WRITTEN TASK.
Please give back only the rows between the lines holding "Which one among" and "5. the train window at (x=607, y=411)", inclusive, swapping "Arrange" for "Sort" and leaving everything else unchanged.

----- RECORDS -----

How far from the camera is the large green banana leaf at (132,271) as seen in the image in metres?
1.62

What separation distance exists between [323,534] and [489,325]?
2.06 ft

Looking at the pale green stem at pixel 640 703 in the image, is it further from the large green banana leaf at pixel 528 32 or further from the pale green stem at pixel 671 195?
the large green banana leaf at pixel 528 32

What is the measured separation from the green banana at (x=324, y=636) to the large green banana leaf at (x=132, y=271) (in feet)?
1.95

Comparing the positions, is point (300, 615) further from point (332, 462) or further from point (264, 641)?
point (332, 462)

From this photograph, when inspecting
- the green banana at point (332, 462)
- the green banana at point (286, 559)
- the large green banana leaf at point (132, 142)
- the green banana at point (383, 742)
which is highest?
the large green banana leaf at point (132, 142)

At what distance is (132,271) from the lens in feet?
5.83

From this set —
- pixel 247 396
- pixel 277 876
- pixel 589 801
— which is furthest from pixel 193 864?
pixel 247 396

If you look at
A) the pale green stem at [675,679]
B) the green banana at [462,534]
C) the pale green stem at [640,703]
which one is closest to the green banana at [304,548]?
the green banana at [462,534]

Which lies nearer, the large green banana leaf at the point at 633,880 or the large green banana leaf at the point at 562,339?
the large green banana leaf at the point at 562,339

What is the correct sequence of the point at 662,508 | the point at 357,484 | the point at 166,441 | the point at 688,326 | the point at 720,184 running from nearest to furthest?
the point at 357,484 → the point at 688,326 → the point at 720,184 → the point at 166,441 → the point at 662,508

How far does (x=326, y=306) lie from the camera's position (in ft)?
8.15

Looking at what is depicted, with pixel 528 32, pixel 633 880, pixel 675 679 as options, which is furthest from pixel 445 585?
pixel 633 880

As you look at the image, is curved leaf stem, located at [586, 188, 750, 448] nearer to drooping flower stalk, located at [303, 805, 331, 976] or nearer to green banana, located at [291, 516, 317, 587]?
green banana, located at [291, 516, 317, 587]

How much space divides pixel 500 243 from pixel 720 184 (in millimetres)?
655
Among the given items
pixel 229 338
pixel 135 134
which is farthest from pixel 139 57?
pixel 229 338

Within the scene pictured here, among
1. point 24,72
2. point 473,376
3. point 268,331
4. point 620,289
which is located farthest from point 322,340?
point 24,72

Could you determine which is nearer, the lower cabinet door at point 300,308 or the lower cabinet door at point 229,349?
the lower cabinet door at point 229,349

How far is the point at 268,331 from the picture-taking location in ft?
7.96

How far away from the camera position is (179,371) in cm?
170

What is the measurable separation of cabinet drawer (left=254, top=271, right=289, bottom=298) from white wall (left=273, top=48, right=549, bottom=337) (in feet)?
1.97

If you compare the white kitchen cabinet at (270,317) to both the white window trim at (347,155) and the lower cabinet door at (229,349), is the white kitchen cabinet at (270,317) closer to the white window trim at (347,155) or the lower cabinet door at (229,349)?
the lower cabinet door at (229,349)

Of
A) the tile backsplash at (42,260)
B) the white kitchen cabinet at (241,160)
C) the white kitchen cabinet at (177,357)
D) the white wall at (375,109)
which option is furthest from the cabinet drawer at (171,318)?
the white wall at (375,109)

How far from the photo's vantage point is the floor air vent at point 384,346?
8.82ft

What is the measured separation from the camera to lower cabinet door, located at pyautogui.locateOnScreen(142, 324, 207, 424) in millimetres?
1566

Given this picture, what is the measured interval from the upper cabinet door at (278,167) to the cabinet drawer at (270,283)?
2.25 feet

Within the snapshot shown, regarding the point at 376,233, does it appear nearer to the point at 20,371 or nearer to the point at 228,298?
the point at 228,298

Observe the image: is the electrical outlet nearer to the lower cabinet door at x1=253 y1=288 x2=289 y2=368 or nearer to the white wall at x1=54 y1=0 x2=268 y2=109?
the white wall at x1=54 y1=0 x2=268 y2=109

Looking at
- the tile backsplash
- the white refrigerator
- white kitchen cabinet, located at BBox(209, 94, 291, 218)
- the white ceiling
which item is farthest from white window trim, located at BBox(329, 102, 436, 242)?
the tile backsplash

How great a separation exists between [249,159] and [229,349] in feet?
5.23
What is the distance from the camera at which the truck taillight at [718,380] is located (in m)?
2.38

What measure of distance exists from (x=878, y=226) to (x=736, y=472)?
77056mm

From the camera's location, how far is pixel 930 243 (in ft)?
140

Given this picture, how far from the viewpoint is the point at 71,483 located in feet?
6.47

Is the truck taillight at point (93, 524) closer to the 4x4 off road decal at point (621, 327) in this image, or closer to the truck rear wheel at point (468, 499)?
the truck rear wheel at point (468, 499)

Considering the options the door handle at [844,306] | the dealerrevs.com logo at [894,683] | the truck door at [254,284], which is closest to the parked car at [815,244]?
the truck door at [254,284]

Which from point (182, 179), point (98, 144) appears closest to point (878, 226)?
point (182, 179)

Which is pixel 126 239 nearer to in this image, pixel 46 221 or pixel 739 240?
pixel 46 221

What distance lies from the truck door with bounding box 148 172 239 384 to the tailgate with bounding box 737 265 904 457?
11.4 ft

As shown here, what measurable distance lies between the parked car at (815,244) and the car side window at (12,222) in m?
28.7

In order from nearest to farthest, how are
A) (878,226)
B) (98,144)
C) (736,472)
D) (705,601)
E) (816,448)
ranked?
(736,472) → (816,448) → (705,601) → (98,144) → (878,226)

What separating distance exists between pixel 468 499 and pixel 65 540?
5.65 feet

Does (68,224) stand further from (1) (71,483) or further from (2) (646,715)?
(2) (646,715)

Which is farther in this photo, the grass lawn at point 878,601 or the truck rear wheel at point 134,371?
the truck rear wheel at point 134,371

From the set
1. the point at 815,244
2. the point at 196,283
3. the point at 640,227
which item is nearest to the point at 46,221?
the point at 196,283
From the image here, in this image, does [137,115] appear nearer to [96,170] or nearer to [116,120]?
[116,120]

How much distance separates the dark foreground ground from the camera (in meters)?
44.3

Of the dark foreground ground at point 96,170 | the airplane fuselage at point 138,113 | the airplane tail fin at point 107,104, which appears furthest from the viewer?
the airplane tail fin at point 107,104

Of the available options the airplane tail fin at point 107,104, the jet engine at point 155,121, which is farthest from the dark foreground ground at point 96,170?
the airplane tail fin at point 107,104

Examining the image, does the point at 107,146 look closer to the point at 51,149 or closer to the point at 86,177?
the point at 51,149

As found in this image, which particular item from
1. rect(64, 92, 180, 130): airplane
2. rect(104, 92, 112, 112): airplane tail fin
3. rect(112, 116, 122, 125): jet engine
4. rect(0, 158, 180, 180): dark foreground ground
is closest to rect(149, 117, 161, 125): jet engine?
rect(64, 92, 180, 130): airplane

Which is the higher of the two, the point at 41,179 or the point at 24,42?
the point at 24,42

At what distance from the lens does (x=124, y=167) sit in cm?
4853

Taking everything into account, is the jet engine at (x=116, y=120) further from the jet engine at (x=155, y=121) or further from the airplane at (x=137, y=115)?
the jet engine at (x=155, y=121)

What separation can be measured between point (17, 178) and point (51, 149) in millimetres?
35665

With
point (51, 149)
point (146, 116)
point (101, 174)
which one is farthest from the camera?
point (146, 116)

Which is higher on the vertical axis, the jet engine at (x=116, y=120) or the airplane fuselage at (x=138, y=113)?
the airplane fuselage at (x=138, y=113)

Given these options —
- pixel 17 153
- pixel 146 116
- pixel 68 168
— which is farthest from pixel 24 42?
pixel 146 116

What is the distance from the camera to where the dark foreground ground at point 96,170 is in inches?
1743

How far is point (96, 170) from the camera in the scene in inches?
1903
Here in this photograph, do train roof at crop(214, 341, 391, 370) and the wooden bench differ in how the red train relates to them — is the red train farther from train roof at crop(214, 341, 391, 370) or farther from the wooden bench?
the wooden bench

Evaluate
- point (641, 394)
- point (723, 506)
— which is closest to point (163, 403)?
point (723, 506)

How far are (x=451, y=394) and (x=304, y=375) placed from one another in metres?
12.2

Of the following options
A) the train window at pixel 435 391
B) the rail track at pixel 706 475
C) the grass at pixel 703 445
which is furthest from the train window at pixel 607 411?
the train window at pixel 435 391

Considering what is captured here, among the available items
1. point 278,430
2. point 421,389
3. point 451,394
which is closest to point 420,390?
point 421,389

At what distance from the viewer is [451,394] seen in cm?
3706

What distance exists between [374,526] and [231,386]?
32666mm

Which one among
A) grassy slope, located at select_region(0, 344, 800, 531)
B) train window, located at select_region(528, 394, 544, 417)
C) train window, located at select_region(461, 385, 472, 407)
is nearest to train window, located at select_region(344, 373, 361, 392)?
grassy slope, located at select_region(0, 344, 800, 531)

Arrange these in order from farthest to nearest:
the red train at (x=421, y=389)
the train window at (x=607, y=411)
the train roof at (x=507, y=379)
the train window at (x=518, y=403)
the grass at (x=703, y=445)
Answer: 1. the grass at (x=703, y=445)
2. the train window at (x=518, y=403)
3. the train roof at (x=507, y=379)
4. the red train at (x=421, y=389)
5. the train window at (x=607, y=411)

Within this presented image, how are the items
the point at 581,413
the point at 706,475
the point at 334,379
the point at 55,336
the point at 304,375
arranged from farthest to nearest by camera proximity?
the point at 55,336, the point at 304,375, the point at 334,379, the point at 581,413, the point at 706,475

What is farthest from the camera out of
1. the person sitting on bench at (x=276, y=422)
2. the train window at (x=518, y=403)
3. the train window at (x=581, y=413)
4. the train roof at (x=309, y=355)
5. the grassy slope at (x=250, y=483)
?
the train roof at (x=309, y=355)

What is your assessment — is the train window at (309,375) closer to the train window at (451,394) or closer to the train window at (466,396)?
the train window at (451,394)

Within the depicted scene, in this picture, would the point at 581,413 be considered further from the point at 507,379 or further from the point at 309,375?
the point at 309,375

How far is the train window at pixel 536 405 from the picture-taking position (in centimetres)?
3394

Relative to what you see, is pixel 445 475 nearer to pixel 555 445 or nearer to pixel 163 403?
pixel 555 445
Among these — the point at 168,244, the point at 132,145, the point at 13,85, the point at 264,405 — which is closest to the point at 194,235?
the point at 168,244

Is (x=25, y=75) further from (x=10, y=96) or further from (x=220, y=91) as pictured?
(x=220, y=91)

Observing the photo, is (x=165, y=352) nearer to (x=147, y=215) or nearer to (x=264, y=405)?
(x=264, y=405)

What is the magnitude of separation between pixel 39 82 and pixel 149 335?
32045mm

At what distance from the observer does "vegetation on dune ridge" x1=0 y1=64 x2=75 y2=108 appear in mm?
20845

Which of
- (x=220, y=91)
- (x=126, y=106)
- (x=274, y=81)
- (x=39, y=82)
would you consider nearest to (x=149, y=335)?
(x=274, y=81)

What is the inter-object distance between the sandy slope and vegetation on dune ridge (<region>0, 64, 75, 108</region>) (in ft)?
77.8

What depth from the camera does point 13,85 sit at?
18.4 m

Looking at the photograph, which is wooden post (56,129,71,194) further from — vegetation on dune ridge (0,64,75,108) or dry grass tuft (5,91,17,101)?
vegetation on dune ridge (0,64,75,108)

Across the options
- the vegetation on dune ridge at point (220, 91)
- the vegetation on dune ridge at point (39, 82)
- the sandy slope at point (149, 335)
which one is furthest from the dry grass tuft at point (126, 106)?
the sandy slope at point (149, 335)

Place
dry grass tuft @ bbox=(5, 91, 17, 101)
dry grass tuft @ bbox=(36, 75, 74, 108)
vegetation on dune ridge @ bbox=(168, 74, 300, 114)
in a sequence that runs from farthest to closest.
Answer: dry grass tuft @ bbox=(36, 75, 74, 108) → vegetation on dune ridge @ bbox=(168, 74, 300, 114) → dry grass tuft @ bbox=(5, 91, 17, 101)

-----

OUTPUT OF THE EXERCISE.
Which one among
A) grassy slope, located at select_region(0, 344, 800, 531)
B) train window, located at select_region(528, 394, 544, 417)
C) train window, located at select_region(461, 385, 472, 407)
is nearest to train window, located at select_region(344, 373, 361, 392)?
grassy slope, located at select_region(0, 344, 800, 531)

Sort these in order from farthest to nearest:
the red train at (x=421, y=389)
the train window at (x=607, y=411)
the train roof at (x=507, y=379)
the train window at (x=518, y=403)
the grass at (x=703, y=445)
Answer: 1. the grass at (x=703, y=445)
2. the train window at (x=518, y=403)
3. the train roof at (x=507, y=379)
4. the red train at (x=421, y=389)
5. the train window at (x=607, y=411)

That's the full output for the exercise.